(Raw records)
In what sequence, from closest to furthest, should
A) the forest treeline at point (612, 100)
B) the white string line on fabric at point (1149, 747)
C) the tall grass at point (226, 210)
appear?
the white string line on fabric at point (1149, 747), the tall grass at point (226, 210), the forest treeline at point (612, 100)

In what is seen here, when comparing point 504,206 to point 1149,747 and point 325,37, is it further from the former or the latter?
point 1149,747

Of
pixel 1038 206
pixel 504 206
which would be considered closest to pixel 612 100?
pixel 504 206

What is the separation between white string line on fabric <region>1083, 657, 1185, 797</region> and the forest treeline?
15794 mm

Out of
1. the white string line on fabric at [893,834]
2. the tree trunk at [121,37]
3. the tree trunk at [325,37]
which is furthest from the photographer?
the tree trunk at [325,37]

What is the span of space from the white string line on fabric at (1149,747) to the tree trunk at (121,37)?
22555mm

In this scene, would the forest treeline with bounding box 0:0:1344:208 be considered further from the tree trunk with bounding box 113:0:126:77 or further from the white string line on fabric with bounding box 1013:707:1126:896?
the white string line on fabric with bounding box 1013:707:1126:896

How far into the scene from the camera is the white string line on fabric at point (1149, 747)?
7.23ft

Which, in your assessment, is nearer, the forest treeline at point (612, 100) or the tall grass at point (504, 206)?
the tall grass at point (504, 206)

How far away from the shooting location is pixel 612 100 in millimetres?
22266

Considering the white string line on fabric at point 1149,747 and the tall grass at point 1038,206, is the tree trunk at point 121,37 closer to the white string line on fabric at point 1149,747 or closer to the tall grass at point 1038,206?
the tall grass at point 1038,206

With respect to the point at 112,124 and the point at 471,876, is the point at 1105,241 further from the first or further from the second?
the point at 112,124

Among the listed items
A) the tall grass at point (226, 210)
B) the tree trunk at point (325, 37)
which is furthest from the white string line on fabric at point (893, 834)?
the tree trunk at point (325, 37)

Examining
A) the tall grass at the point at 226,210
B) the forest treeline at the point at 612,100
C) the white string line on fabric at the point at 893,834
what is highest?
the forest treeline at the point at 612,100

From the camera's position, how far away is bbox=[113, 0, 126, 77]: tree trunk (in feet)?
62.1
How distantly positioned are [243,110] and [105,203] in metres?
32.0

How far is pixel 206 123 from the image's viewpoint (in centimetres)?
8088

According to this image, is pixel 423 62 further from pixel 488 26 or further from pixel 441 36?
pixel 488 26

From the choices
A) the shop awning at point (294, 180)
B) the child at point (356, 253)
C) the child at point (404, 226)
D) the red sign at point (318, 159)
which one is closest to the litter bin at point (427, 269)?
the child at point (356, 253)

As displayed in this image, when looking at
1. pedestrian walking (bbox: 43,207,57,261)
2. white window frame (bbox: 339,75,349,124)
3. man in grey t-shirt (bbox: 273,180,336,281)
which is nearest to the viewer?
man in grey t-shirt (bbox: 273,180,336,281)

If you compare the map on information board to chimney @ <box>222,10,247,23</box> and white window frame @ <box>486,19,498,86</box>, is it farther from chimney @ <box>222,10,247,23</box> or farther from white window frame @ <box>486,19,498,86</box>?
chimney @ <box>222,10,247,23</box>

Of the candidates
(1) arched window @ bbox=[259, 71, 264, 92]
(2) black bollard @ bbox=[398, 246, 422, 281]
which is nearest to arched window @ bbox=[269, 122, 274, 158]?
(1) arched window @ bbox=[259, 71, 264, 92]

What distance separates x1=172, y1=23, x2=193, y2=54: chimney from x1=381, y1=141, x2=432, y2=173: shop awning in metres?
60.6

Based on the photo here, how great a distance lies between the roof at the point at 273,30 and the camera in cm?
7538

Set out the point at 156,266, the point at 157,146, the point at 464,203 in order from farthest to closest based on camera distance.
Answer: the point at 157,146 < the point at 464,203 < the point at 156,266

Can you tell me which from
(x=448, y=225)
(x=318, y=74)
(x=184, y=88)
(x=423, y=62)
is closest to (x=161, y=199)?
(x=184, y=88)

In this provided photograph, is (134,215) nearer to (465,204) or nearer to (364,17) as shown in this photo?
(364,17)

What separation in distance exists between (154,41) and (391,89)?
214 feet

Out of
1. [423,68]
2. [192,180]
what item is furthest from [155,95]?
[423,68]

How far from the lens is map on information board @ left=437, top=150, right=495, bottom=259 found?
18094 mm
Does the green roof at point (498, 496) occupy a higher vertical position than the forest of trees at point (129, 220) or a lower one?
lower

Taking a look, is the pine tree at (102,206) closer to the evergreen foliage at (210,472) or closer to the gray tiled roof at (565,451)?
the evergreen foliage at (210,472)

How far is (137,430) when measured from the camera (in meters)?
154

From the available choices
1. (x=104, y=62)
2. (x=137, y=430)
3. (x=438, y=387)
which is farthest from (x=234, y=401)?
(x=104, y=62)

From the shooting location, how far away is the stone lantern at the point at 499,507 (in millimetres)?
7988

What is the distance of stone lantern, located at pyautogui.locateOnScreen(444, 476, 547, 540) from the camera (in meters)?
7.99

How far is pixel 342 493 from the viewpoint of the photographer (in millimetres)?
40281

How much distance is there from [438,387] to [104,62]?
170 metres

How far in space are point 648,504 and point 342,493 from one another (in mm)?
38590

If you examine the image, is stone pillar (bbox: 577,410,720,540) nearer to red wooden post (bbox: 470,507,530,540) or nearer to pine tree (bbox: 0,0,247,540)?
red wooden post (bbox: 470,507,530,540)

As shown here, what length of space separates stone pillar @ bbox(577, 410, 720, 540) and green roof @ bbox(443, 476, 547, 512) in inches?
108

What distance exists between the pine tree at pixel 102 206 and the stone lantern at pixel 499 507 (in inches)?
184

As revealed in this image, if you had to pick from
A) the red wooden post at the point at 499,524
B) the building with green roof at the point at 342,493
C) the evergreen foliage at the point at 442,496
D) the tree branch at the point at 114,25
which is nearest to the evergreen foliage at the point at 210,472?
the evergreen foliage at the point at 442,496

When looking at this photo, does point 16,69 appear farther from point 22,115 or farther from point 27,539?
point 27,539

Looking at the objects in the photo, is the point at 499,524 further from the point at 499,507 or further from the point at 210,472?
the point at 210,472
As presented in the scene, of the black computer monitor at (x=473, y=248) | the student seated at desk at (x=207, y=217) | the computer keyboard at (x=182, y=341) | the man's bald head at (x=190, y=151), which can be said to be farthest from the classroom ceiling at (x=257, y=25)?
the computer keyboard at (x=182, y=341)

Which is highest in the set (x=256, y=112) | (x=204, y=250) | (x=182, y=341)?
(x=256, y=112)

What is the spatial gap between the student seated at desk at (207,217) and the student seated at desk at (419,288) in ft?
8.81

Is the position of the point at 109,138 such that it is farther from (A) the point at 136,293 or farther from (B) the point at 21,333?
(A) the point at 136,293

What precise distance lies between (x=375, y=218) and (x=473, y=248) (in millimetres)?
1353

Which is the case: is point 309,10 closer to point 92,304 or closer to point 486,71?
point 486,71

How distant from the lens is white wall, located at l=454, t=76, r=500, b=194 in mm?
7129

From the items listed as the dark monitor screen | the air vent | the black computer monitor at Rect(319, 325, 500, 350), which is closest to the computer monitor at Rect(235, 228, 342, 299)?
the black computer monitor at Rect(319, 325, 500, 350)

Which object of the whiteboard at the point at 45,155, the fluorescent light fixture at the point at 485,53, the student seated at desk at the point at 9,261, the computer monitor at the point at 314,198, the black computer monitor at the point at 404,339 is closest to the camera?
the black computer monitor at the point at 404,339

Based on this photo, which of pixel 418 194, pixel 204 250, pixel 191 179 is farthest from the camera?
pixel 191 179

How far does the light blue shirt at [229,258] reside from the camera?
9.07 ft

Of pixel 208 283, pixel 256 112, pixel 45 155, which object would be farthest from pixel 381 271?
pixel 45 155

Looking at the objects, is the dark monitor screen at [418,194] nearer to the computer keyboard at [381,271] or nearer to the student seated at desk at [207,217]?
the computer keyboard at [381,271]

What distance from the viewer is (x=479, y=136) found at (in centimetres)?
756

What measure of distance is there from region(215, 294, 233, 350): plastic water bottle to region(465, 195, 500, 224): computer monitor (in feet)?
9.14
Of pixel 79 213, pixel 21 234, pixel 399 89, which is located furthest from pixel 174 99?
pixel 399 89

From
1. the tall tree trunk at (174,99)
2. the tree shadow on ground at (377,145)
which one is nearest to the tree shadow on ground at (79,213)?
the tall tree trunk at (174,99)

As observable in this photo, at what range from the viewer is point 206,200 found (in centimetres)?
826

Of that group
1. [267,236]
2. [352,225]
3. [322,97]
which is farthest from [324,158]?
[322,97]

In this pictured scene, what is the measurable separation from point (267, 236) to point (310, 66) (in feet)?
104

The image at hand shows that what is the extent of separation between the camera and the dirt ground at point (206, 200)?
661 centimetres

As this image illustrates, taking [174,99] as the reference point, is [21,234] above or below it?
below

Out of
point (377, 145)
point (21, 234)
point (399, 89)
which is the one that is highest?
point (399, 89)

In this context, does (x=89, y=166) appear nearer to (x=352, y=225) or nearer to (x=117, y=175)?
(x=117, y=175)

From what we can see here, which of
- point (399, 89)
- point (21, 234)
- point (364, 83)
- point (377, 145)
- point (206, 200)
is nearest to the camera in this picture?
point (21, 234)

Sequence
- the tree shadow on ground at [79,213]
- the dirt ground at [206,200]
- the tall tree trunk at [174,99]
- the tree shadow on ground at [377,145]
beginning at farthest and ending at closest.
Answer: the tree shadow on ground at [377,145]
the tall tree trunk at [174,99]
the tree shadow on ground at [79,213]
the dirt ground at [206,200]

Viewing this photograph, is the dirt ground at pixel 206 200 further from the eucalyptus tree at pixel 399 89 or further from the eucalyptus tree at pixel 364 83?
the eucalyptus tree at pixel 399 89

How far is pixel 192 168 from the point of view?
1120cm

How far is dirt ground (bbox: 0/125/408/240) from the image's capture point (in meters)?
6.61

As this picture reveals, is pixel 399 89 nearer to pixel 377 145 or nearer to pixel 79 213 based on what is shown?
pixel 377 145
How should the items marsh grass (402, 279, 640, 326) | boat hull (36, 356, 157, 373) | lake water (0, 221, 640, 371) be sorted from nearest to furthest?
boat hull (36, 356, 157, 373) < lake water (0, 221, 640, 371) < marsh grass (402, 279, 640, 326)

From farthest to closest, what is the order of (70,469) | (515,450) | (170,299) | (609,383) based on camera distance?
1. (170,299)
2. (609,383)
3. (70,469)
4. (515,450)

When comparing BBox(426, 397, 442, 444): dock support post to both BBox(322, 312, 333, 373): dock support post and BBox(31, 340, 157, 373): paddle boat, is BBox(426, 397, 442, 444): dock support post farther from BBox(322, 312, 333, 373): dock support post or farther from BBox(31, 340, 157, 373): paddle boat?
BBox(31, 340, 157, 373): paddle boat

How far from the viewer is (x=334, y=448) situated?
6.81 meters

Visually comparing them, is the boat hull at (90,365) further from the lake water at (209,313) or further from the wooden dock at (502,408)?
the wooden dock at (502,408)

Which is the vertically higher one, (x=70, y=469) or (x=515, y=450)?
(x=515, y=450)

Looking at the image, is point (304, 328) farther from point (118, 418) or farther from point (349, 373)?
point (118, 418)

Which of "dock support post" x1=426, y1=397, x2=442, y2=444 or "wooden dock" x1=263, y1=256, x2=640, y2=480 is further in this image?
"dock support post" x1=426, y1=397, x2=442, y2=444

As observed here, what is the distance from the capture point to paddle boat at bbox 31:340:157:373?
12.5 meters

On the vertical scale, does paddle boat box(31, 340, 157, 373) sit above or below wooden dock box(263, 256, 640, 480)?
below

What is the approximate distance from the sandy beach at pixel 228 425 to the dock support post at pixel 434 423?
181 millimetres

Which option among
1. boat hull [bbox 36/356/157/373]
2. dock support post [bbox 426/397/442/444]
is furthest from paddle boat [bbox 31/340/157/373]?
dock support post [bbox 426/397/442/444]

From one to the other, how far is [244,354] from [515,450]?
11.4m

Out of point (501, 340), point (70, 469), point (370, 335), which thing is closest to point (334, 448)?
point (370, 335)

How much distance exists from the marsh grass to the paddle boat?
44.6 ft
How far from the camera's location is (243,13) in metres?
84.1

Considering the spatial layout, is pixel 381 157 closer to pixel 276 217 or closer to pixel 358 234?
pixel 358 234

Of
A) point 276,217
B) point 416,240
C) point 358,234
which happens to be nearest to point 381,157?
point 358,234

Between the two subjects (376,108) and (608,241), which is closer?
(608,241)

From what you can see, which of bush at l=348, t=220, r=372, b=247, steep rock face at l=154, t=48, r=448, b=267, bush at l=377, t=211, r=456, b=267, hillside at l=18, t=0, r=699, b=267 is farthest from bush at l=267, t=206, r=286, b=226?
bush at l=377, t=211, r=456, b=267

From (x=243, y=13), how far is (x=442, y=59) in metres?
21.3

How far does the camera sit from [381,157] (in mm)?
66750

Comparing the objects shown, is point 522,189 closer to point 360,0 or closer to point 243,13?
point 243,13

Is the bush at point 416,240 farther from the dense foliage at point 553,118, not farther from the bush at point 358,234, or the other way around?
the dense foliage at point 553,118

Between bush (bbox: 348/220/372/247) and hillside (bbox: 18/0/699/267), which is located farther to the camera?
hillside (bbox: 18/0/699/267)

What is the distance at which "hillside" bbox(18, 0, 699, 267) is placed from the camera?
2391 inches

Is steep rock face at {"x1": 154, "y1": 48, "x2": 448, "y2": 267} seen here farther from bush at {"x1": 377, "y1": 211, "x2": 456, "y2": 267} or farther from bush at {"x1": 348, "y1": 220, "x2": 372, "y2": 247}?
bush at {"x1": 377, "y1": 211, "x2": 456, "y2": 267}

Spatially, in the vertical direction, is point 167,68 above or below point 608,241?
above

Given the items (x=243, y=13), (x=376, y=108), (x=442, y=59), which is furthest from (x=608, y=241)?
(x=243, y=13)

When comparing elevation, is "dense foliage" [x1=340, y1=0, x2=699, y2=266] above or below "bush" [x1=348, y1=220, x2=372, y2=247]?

WHAT TO DO
Copy only the stretch running from the line containing "What is the distance at" to the final line of the entries, both ends included, exactly as it stands.

PROBLEM SOLUTION
What is the distance at which "hillside" bbox(18, 0, 699, 267) is placed from the camera?
2391 inches

Is steep rock face at {"x1": 154, "y1": 48, "x2": 448, "y2": 267} seen here farther from bush at {"x1": 377, "y1": 211, "x2": 456, "y2": 267} or farther from bush at {"x1": 348, "y1": 220, "x2": 372, "y2": 247}?
bush at {"x1": 377, "y1": 211, "x2": 456, "y2": 267}

Spatially, in the vertical direction, is point 167,68 above or below point 608,241?
above

Given the items (x=243, y=13), (x=376, y=108), (x=442, y=59), which is furthest from (x=608, y=241)?
(x=243, y=13)

When comparing elevation, is "dense foliage" [x1=340, y1=0, x2=699, y2=266] above or below "bush" [x1=348, y1=220, x2=372, y2=247]?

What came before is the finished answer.